WHAT THE TASK REQUIRES -
Write out only the final part of the records below. It begins with the line that contains "kingdom: Animalia" and ends with the last line.

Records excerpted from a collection

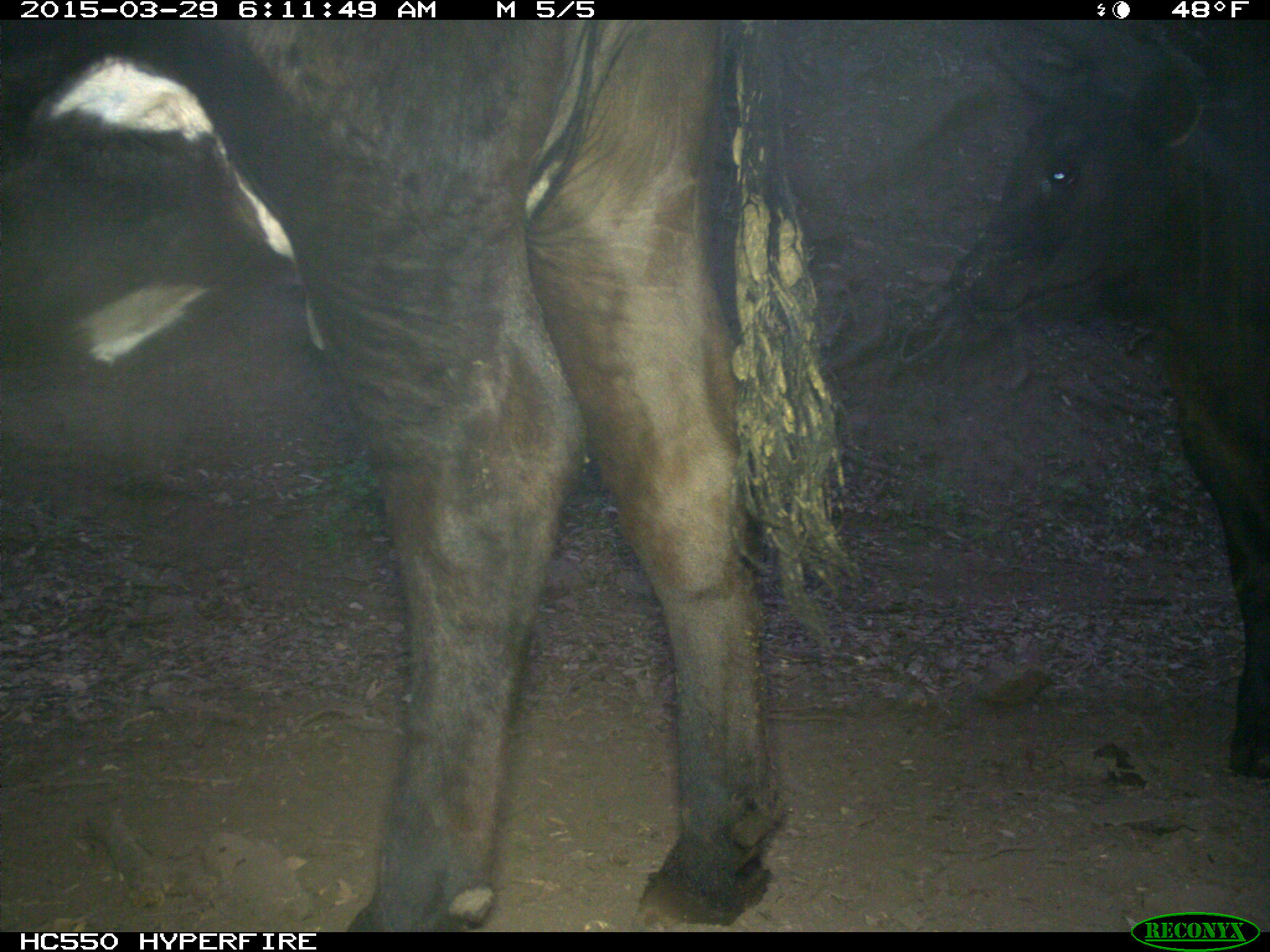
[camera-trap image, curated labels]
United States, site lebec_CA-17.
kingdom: Animalia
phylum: Chordata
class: Mammalia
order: Artiodactyla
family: Bovidae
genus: Bos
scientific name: Bos taurus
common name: domestic cow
Bos taurus (domestic cow).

SOLUTION -
kingdom: Animalia
phylum: Chordata
class: Mammalia
order: Artiodactyla
family: Bovidae
genus: Bos
scientific name: Bos taurus
common name: domestic cow
Bos taurus (domestic cow).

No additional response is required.